Vital to the realisation of blue hydrogen at the Killingholme site is the delivery of a CO2 transport and storage network through the Zero Carbon Humber project. The phased development of up to 700MW of hydrogen, would see the capture of approximately 2Mt of CO2 per year, contributing significantly to the UK Government’s target to capture 10Mt of CO2 per year by 2030.

As a pioneer in the field of hydrogen, Uniper’s plans for Killingholme would also contribute to the Humber’s emergence as a leader in clean energy production; future proofing the industry and ensuring a skilled workforce to provide the essential services that we need, now and for the future.

Uniper has a reputation for helping the energy industry develop skilled employees through its award-winning Engineering Academy and in 2020, it became a member of the Energy and Utility Skills Partnership, with a role on the partnership’s CEO Council. Its focus is on working collaboratively with sector partners to inspire the next generation of apprentices, as well as those looking to retrain for careers in the energy and utilities sector.

Shared ambitions

Uniper is already involved in progressing decarbonisation in the Humber, as a partner in the Zero Carbon Humber project. This project has recently received UKRI funding for its plans for low carbon hydrogen production, along with carbon capture and storage, enabled by shared infrastructure. Carbon will be captured at locations around the Humber and from blue hydrogen production at Killingholme.
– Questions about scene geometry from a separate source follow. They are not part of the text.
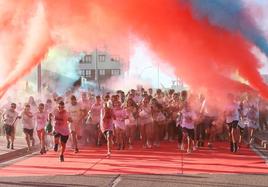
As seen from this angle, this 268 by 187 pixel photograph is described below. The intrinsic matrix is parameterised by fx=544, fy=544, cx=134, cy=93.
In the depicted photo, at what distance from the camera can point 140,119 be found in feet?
57.8

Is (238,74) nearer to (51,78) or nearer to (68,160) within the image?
(68,160)

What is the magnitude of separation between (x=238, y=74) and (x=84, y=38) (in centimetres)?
513

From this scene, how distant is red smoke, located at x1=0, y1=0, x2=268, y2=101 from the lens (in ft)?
44.0

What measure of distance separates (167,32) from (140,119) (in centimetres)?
443

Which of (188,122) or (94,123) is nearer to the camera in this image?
(188,122)

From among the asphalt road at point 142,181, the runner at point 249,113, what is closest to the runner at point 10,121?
the asphalt road at point 142,181

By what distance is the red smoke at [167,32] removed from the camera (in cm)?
1342

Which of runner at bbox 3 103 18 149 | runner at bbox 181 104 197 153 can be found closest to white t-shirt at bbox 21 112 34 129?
runner at bbox 3 103 18 149

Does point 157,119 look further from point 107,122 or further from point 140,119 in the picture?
point 107,122

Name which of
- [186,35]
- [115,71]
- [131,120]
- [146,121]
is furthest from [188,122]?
[115,71]

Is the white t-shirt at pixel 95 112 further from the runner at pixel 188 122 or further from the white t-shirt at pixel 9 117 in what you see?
the runner at pixel 188 122

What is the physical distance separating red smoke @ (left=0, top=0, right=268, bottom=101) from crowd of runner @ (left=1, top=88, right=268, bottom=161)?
1.25m

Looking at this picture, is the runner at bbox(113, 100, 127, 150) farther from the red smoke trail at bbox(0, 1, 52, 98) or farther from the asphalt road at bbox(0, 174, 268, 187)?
the asphalt road at bbox(0, 174, 268, 187)

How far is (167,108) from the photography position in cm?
1814
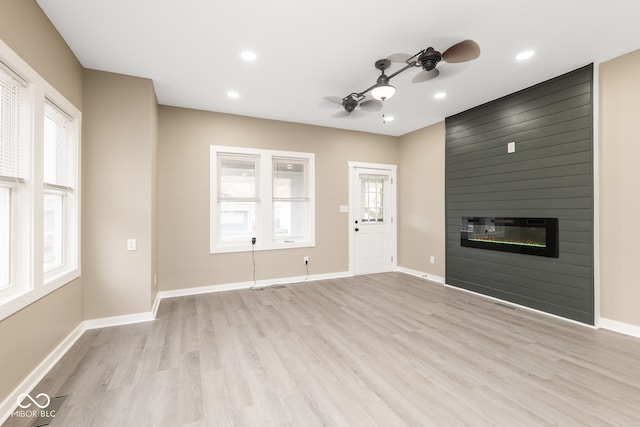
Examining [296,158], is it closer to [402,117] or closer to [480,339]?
[402,117]

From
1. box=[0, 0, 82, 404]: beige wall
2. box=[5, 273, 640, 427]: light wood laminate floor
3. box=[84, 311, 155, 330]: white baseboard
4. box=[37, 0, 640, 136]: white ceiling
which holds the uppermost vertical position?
box=[37, 0, 640, 136]: white ceiling

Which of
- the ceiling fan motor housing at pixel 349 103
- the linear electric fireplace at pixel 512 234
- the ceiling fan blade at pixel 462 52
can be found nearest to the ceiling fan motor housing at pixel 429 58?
the ceiling fan blade at pixel 462 52

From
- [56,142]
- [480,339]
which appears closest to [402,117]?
[480,339]

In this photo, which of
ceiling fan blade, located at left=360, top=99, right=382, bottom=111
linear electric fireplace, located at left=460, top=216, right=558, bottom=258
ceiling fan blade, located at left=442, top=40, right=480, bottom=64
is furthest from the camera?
linear electric fireplace, located at left=460, top=216, right=558, bottom=258

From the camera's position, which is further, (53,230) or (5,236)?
(53,230)

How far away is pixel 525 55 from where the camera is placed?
9.75 feet

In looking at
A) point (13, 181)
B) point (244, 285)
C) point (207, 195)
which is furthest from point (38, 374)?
point (207, 195)

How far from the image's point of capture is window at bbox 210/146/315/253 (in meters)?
4.70

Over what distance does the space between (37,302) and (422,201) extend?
553cm

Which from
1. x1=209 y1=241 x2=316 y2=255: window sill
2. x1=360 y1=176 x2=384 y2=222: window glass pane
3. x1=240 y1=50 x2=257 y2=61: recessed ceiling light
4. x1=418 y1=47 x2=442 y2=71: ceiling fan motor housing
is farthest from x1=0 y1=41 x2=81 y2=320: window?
x1=360 y1=176 x2=384 y2=222: window glass pane

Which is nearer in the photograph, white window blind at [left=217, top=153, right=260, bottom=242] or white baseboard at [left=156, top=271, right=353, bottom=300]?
white baseboard at [left=156, top=271, right=353, bottom=300]

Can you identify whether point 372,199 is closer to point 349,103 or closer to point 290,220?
point 290,220

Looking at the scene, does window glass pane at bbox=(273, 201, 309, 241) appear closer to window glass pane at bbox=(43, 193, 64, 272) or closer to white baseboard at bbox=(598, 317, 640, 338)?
window glass pane at bbox=(43, 193, 64, 272)

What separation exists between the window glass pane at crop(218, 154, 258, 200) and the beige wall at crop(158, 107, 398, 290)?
9.6 inches
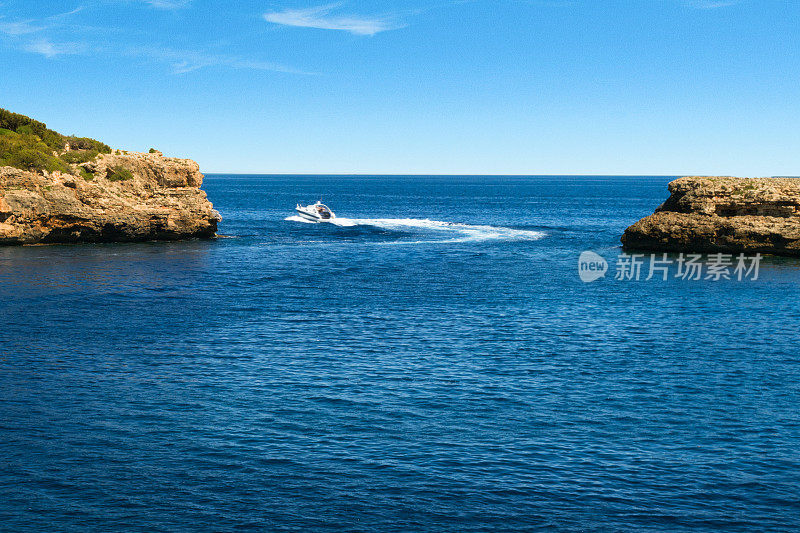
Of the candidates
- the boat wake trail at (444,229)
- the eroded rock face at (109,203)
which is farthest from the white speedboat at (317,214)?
the eroded rock face at (109,203)

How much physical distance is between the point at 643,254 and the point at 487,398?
56.0 m

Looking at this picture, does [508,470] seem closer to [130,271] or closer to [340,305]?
[340,305]

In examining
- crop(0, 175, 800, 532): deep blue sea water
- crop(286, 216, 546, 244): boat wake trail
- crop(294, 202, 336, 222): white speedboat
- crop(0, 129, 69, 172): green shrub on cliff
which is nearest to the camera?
crop(0, 175, 800, 532): deep blue sea water

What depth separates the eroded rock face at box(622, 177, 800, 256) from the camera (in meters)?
72.0

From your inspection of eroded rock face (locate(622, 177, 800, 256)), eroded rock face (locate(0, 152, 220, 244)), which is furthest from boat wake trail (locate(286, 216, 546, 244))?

The captured carbon will then be transported to permanent storage offshore in facilities such as the re-purposed Endurance offshore geological storage field in the UK’s North Sea.

The offshore infrastructure and storage being delivered by the Northern Endurance Partnership (NEP) is also shared with the Net Zero Teeside (NZT) project.

This collaborative approach underlines the growing momentum in the Humber to realise its potential to contribute to the UK’s net zero ambitions. Furthermore, as one of the UK’s historic industrial heartlands, the potential socioeconomic benefits these developments will bring to the region cannot be ignored.

Uniper is proud to bring its experience in hydrogen production to the Humber and play its part in making this happen.